To-do item: Copy out the data below, substituting "guest room" for every occurrence of "bedroom" and leaving everything else unchanged.

Data listing:
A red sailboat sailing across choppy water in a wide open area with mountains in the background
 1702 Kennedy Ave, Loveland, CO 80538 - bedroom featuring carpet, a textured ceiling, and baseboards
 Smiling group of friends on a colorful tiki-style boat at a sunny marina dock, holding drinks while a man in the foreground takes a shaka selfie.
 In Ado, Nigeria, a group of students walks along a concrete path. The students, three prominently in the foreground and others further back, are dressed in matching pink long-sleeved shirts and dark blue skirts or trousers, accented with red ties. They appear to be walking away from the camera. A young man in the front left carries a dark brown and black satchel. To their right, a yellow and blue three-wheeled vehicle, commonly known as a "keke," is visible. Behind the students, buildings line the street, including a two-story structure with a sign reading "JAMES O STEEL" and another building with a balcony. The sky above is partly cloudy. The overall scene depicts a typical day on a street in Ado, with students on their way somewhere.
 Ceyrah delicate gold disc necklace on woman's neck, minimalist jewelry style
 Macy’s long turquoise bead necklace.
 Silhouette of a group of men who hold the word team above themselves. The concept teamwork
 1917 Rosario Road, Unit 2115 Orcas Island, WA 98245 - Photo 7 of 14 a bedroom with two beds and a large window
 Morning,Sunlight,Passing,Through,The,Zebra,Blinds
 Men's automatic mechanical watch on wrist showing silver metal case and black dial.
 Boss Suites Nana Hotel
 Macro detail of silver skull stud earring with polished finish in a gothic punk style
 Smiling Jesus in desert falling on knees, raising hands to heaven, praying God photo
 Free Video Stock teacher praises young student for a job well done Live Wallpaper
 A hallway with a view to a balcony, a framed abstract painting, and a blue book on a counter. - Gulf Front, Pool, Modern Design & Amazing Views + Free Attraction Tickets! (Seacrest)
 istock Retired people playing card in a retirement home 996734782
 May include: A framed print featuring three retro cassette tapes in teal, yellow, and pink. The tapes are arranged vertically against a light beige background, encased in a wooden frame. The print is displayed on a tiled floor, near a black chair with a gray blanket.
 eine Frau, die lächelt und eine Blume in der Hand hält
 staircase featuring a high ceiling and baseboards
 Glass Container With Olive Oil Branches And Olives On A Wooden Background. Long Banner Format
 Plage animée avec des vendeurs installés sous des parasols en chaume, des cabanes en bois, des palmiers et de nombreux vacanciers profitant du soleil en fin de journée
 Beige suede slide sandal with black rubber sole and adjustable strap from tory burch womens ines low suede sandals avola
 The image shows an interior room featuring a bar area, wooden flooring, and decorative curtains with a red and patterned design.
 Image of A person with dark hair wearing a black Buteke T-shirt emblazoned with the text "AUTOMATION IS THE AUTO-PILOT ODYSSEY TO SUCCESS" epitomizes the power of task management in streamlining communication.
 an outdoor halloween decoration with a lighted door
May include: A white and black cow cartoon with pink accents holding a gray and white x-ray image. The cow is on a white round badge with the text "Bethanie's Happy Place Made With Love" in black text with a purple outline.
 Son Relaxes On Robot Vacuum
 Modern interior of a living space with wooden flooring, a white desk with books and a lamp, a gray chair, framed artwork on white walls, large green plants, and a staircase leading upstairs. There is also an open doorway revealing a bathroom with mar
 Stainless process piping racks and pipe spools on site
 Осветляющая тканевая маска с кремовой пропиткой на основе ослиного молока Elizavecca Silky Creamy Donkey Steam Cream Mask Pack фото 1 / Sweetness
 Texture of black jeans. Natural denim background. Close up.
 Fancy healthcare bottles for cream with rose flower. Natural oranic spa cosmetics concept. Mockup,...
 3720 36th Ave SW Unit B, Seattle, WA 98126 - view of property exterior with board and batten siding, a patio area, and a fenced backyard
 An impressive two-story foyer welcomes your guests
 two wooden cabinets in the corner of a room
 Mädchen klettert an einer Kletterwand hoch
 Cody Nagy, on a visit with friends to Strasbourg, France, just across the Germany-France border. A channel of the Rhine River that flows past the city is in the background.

Response to the task:
A red sailboat sailing across choppy water in a wide open area with mountains in the background
 1702 Kennedy Ave, Loveland, CO 80538 - guest room featuring carpet, a textured ceiling, and baseboards
 Smiling group of friends on a colorful tiki-style boat at a sunny marina dock, holding drinks while a man in the foreground takes a shaka selfie.
 In Ado, Nigeria, a group of students walks along a concrete path. The students, three prominently in the foreground and others further back, are dressed in matching pink long-sleeved shirts and dark blue skirts or trousers, accented with red ties. They appear to be walking away from the camera. A young man in the front left carries a dark brown and black satchel. To their right, a yellow and blue three-wheeled vehicle, commonly known as a "keke," is visible. Behind the students, buildings line the street, including a two-story structure with a sign reading "JAMES O STEEL" and another building with a balcony. The sky above is partly cloudy. The overall scene depicts a typical day on a street in Ado, with students on their way somewhere.
 Ceyrah delicate gold disc necklace on woman's neck, minimalist jewelry style
 Macy’s long turquoise bead necklace.
 Silhouette of a group of men who hold the word team above themselves. The concept teamwork
 1917 Rosario Road, Unit 2115 Orcas Island, WA 98245 - Photo 7 of 14 a guest room with two beds and a large window
 Morning,Sunlight,Passing,Through,The,Zebra,Blinds
 Men's automatic mechanical watch on wrist showing silver metal case and black dial.
 Boss Suites Nana Hotel
 Macro detail of silver skull stud earring with polished finish in a gothic punk style
 Smiling Jesus in desert falling on knees, raising hands to heaven, praying God photo
 Free Video Stock teacher praises young student for a job well done Live Wallpaper
 A hallway with a view to a balcony, a framed abstract painting, and a blue book on a counter. - Gulf Front, Pool, Modern Design & Amazing Views + Free Attraction Tickets! (Seacrest)
 istock Retired people playing card in a retirement home 996734782
 May include: A framed print featuring three retro cassette tapes in teal, yellow, and pink. The tapes are arranged vertically against a light beige background, encased in a wooden frame. The print is displayed on a tiled floor, near a black chair with a gray blanket.
 eine Frau, die lächelt und eine Blume in der Hand hält
 staircase featuring a high ceiling and baseboards
 Glass Container With Olive Oil Branches And Olives On A Wooden Background. Long Banner Format
 Plage animée avec des vendeurs installés sous des parasols en chaume, des cabanes en bois, des palmiers et de nombreux vacanciers profitant du soleil en fin de journée
 Beige suede slide sandal with black rubber sole and adjustable strap from tory burch womens ines low suede sandals avola
 The image shows an interior room featuring a bar area, wooden flooring, and decorative curtains with a red and patterned design.
 Image of A person with dark hair wearing a black Buteke T-shirt emblazoned with the text "AUTOMATION IS THE AUTO-PILOT ODYSSEY TO SUCCESS" epitomizes the power of task management in streamlining communication.
 an outdoor halloween decoration with a lighted door
May include: A white and black cow cartoon with pink accents holding a gray and white x-ray image. The cow is on a white round badge with the text "Bethanie's Happy Place Made With Love" in black text with a purple outline.
 Son Relaxes On Robot Vacuum
 Modern interior of a living space with wooden flooring, a white desk with books and a lamp, a gray chair, framed artwork on white walls, large green plants, and a staircase leading upstairs. There is also an open doorway revealing a bathroom with mar
 Stainless process piping racks and pipe spools on site
 Осветляющая тканевая маска с кремовой пропиткой на основе ослиного молока Elizavecca Silky Creamy Donkey Steam Cream Mask Pack фото 1 / Sweetness
 Texture of black jeans. Natural denim background. Close up.
 Fancy healthcare bottles for cream with rose flower. Natural oranic spa cosmetics concept. Mockup,...
 3720 36th Ave SW Unit B, Seattle, WA 98126 - view of property exterior with board and batten siding, a patio area, and a fenced backyard
 An impressive two-story foyer welcomes your guests
 two wooden cabinets in the corner of a room
 Mädchen klettert an einer Kletterwand hoch
 Cody Nagy, on a visit with friends to Strasbourg, France, just across the Germany-France border. A channel of the Rhine River that flows past the city is in the background.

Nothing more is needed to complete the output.